BusPatrol School Bus Cameras Aim to Feed Surveillance Data to Cops
BusPatrol 校车摄像头旨在向警方提供监控数据
The AI surveillance company BusPatrol, which has installed its cameras in tens of thousands of US school buses, says that it will now turn those cameras into automatic license plate readers that will record the location of every vehicle a BusPatrol school bus passes and make the data available to law enforcement without a warrant. The initiative would turn the familiar yellow buses into what 404 Media aptly described as “roaming surveillance vehicles.” BusPatrol technology, and school bus surveillance tech more broadly, was originally intended to be used for ticketing vehicles that illegally pass stopped buses—a critical safety issue for children. 人工智能监控公司 BusPatrol 已在美国数万辆校车上安装了摄像头。该公司表示,现在将把这些摄像头转变为自动车牌识别器,记录 BusPatrol 校车经过的每一辆车的位置,并无需搜查令即可将这些数据提供给执法部门。这一举措将使这些熟悉的黄色校车变成 404 Media 所形容的“流动监控车”。BusPatrol 的技术以及更广泛的校车监控技术,最初的目的是用于对非法超越停车校车的车辆进行罚款——这对儿童的安全至关重要。

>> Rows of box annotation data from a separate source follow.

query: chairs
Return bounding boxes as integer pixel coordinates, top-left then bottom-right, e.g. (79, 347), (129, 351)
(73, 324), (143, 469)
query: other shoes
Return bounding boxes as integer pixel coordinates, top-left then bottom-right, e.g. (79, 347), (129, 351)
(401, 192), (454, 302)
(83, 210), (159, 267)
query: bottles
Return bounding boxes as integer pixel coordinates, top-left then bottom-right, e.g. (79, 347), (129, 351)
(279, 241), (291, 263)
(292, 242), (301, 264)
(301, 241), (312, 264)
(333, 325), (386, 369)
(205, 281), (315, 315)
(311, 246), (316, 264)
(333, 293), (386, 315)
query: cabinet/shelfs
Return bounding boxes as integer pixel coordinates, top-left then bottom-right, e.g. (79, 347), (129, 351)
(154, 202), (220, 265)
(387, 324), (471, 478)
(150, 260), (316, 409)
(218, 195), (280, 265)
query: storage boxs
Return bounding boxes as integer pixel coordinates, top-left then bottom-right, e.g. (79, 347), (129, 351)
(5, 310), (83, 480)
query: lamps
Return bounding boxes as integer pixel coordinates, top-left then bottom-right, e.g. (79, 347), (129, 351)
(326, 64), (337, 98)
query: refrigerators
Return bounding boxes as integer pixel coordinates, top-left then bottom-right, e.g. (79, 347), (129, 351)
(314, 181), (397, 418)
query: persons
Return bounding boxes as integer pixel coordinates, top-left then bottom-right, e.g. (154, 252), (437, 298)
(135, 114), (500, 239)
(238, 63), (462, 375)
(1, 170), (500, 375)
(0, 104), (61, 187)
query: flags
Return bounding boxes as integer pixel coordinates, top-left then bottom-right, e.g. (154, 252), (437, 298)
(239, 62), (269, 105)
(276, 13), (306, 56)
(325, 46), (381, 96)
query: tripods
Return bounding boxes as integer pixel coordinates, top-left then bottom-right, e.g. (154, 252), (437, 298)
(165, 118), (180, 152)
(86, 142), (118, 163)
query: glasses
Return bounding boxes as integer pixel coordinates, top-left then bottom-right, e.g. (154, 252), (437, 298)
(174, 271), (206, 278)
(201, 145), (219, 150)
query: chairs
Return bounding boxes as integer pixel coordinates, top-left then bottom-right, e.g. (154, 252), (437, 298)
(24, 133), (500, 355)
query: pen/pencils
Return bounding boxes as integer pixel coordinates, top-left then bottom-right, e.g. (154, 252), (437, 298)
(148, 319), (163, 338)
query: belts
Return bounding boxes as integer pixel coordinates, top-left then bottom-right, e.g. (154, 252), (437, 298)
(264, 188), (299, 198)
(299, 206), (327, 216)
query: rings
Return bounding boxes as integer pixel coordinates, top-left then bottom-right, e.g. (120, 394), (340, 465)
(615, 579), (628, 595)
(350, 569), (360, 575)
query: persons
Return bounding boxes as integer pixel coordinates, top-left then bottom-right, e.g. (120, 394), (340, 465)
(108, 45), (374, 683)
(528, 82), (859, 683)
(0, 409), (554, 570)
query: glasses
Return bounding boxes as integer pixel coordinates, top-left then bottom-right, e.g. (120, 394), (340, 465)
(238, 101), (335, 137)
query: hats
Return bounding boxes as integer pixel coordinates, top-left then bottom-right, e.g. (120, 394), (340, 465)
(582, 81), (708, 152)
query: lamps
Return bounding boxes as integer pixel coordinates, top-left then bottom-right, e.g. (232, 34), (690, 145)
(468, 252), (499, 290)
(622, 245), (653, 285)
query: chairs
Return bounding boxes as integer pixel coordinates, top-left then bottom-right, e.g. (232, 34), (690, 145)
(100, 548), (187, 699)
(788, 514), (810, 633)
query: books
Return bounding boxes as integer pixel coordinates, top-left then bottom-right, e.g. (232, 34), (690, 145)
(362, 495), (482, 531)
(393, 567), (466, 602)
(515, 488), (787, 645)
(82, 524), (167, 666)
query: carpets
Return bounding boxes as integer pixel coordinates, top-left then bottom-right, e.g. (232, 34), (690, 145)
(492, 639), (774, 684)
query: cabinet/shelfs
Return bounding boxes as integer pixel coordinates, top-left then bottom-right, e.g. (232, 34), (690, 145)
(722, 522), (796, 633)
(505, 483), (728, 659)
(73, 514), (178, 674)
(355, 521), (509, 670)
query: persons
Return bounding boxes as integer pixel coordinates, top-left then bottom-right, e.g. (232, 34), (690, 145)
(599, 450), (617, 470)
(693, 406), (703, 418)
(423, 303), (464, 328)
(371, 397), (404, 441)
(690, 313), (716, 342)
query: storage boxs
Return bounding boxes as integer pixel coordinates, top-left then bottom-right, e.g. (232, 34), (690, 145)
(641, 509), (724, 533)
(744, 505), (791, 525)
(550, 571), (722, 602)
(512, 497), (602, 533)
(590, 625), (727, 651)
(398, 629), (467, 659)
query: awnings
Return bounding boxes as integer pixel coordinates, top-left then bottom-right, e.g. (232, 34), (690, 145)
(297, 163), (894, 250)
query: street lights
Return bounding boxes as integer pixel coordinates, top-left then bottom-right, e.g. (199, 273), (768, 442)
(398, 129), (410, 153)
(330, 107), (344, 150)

Dropping ShotSpotter Improved Chicago Police Response Times for 911 Calls
弃用 ShotSpotter 后,芝加哥警方对 911 报警的响应时间有所改善
University of Chicago sociology professor Rob Vargas found this month that the Chicago Police Department was four minutes faster in responding to the most urgent non-gunshot 911 calls in the six-month period after Mayor Brandon Johnson shut down ShotSpotter gunshot detection tech in 12 neighborhoods in September 2024. Analyzing Chicago city data as well as data obtained through public records requests, Vargas compared the time period with the preceding six months during which ShotSpotter was still active. The data couldn’t be used to assess response times for calls specifically related to gunshots, but it indicated that ShotSpotter alerts may have been occupying officers with false positives and delaying them in responding to other types of critical 911 calls. 芝加哥大学社会学教授罗布·瓦尔加斯(Rob Vargas)本月发现,在布兰登·约翰逊(Brandon Johnson)市长于 2024 年 9 月关闭 12 个社区的 ShotSpotter 枪声检测技术后的六个月内,芝加哥警察局对最紧急的非枪击类 911 报警的响应速度快了四分钟。通过分析芝加哥城市数据以及通过公共记录请求获得的数据,瓦尔加斯将这一时期与 ShotSpotter 仍在运行的前六个月进行了比较。虽然这些数据无法用于评估与枪击事件直接相关的报警响应时间,但它表明 ShotSpotter 的警报可能因误报而占用了警力,从而延误了他们对其他类型紧急 911 报警的响应。